( 참고 : Fastcampus 강의 )

[ 33.(paper 1) DQN (Deep Q-Network) ]

Problems of RL
Non-stationary Target
Idea of DQN
DQN (Deep Q-Network)
1. Replay Memory
2. Fixed Q-target
3. 기타
DQN Summary

간단 요약

Sensory Data (이미지 데이터)를 통해 곧바로 정책을 학습 ( CNN 사용 )
심층신경망을 사용
각종 RL이 가지던 기존의 문제점들을 해결 ( 아래 참조 )
[Key word] Experinece Replay, Target Network

1. Problems of RL

(1) sparse reward

(일반적) DL : labeled training dataset을 통해 학습
RL : 오로지 reward를 통해서만 학습되고, 심지어 reward도 sparse!

(2) iid assumption 불가

현재 state & 다음 state간의 correlation이 크다

(3) Non-stationary Target

예측하려는 대상 자체가 fixed 되어있지 않다

2. Non-stationary Target

우리의 타겟값(\(y\)) 조차 fixed된 값이 아니다!

최적의 action-value function을 근사하기 위한 loss function(MSE)를 적으면 아래와 같다.

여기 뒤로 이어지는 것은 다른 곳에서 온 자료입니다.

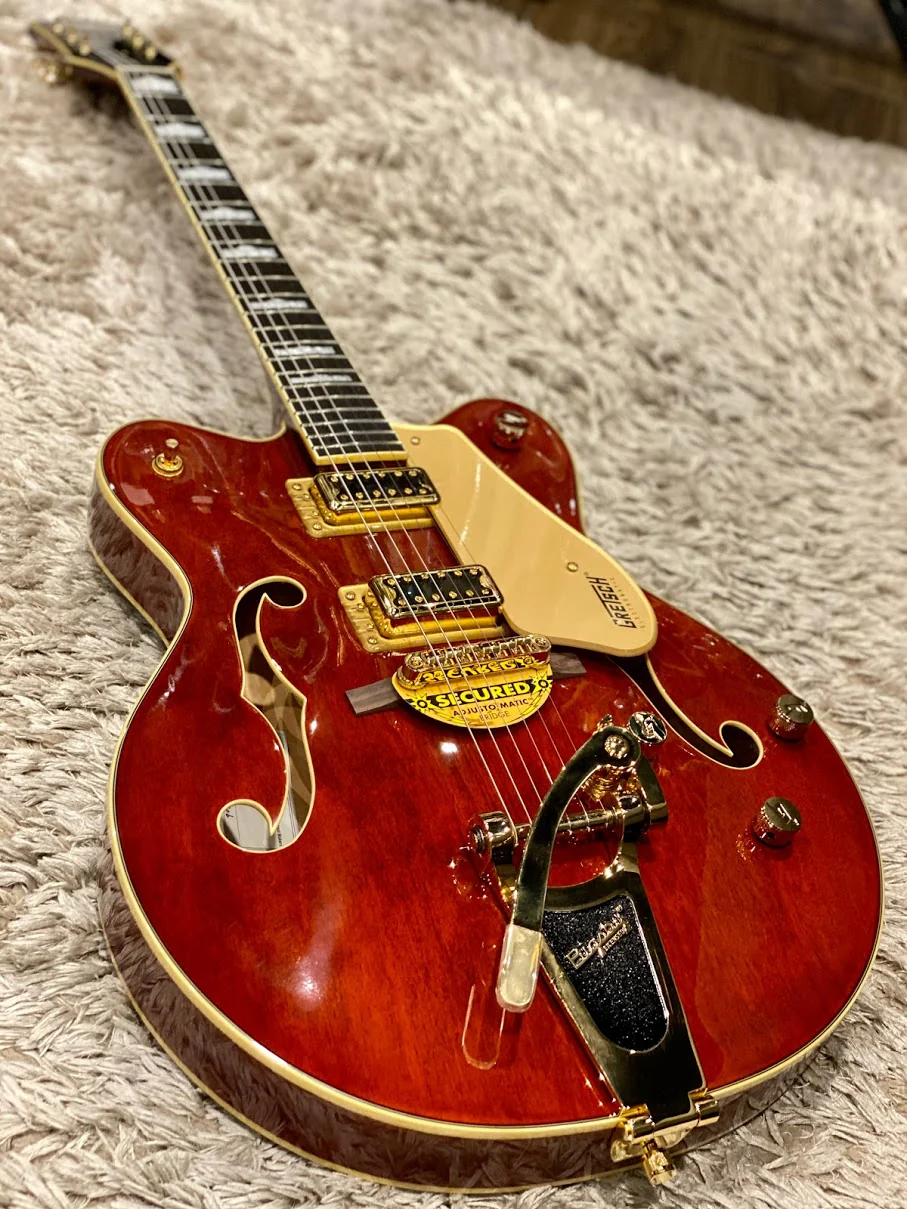 Gretsch G5422TG Electromatic Hollowbody Double-Cut Walnut Stain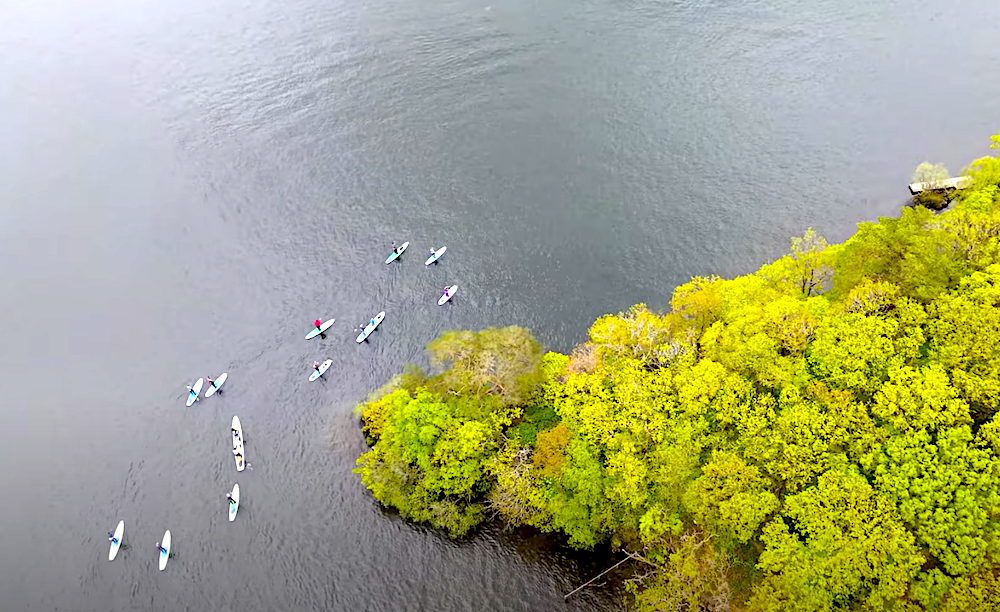 Red Paddle Co launch a new series of events to just get out and paddle with the SUP community. Ride Out events will be organized at different locations and all paddlers are welcome, here is the video recap of the first Ride Out event on Lake Windermere, check it out!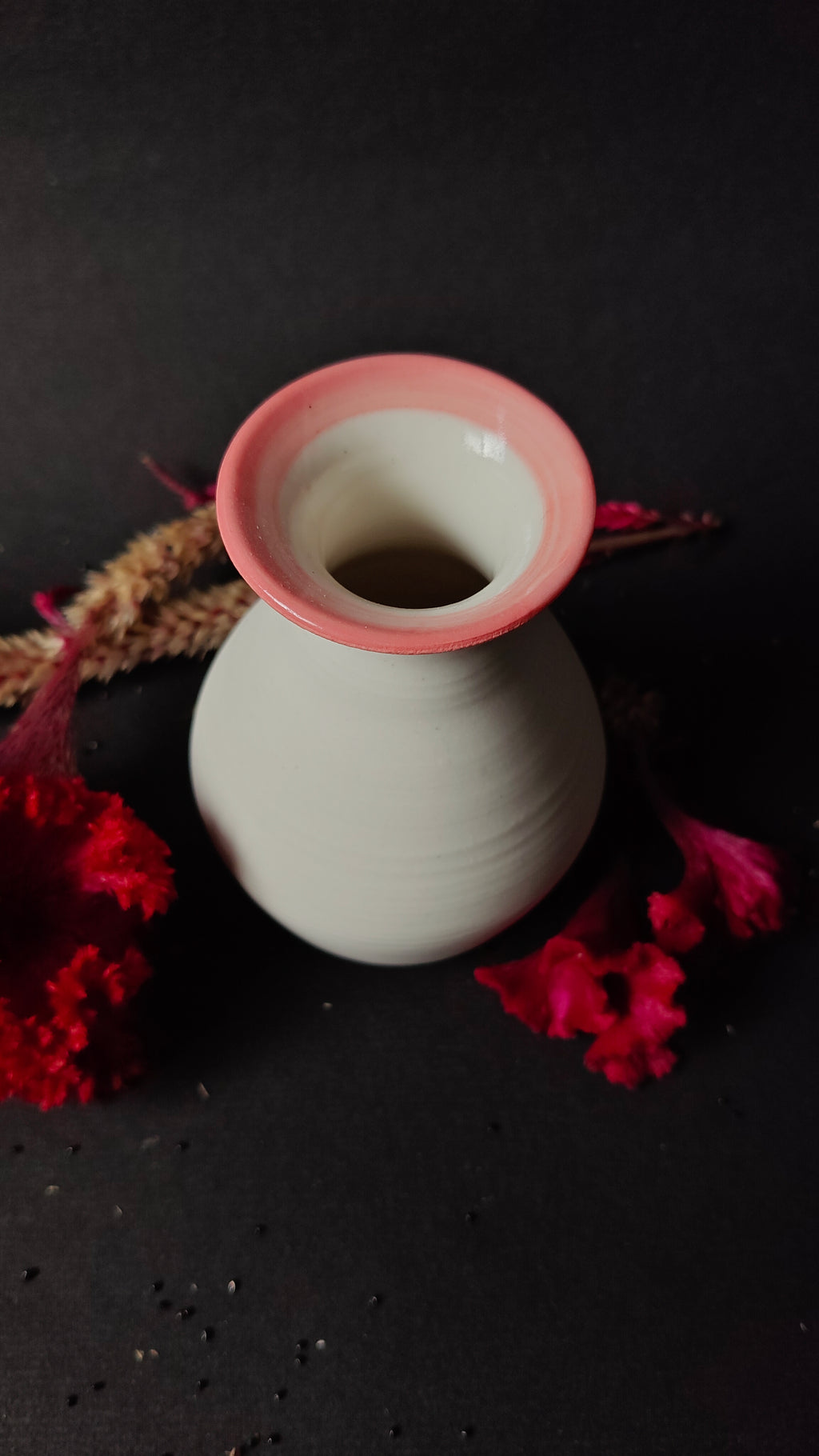Flamingo Vase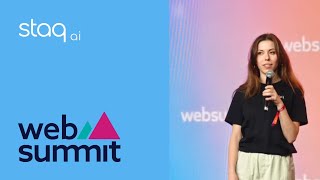 Staq Ai Start-Up Showcase Websummit Lisbon 2025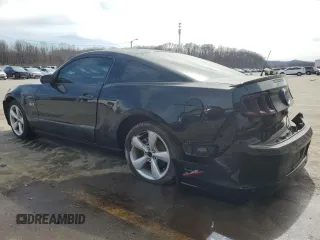 2013 Ford Mustang GT with VIN 1ZVBP8CF1D5256169, listed as a Copart auction lot 50200145 with 70,323 mi miles and Salvage title. Bid and sale history available at DreamBid. Image 2.
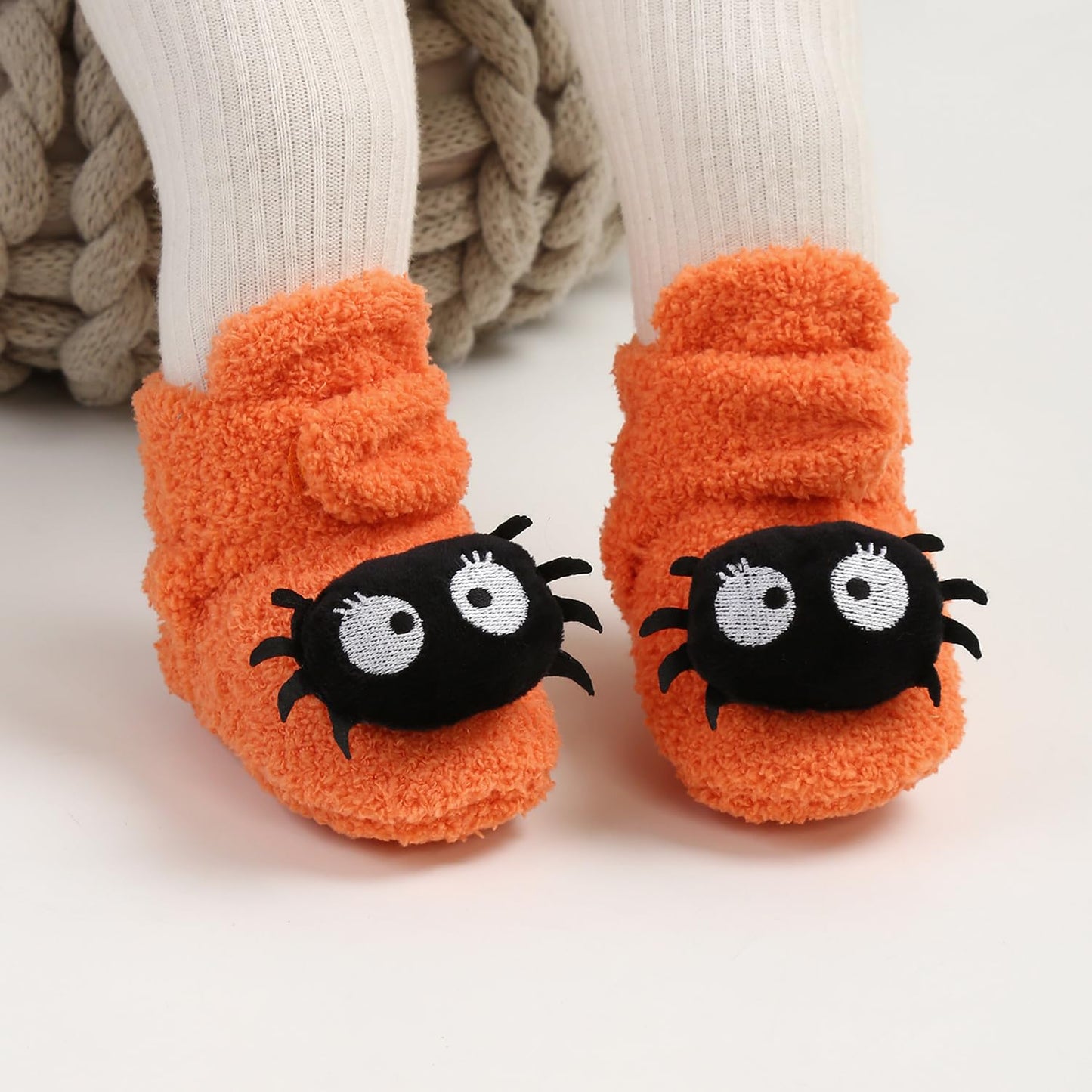 E-FAK Newborn Fleece Booties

\(L_{i}\left(\theta_{i}\right)=\mathbb{E}_{s, a, r, s^{\prime}}\left[\left(r+\gamma \max _{a^{\prime}} Q\left(s^{\prime}, a^{\prime} ; \theta_{i}\right)-Q\left(s, a ; \theta_{i}\right)\right)^{2}\right]\).

즉, 근사하고자 하는 대상을 다시 적자면 아래와 같다.

\(y_{i}=r+\gamma \max _{a^{\prime}} Q\left(s^{\prime}, a^{\prime} ; \theta_{i}\right)\).

위 식에서 알 수 있다시피, \(Q\left(s, a ; \theta_{i}\right)\) 가 \(Q\) 함수에 dependent하므로, \(Q\) 함수가 update됨에 따라 target 값 또한 계속 변화하는 상황이다.

3. Idea of DQN

DQN은 위의 문제를, 아래와 같은 방법으로 해결한다.

Problem 1 : correlation between samples

\(\rightarrow\) Solution 1 : Experience Replay

Problem 2 : non-stationary target

\(\rightarrow\) Solution 2 : fixed Q-target

HOW?

1) raw pixel 그대로 input data로 사용 (전처리 X)
2) function approximator : CNN
3) 하나의 agent가 여러 종류의 Atari game을 학습하도록
4) Experience replay로 효율성 \(\uparrow\)

4. DQN (Deep Q-Network)

DQN의 Forward

현재 상태 \(t\) 이전의 3 step (\(t-1,t-2,t-3\) )의 image를 함께 concatenate하여 forward한다
feature extraction을 위해 사용하는 CNN 구조는 Alexnet
Output : \(Q_{\theta}(s,a)\)

(1) Replay Memory ( Experinece Replay )

Replay Memory를 통해 correlation을 줄이기!

기억 저장
- agent의 경험 ( \(e_{t}=\left(s_{t}, a_{p}, r_{p}, s_{t+1}\right)\) )을 time step 단위로 \(D_{t}=\left\{e_{1}, \ldots, e_{t}\right\}\)에 저장
학습 진행
- 저장된 기억(=\(D_t\))으로부터 sampling 하여 구성된 mini-batch 통해 학습 진행 ( Batch Q-update )
  
  ( uniform sample : \((s, a, r, s) \sim U(D))\) )
- mini-batch가 sequential 하지 않기 때문에, decorrelated
- 과거 경험에 대한 반복학습 OK
- (paper) replay memory size = 1,000,000

Batch Q-update

case 1) Online update

\(Q(s, a) \leftarrow Q(s, a)+\eta\left(r+\gamma \max _{a^{\prime}} Q\left(s^{\prime}, a^{\prime}\right)-Q(s, a)\right)\).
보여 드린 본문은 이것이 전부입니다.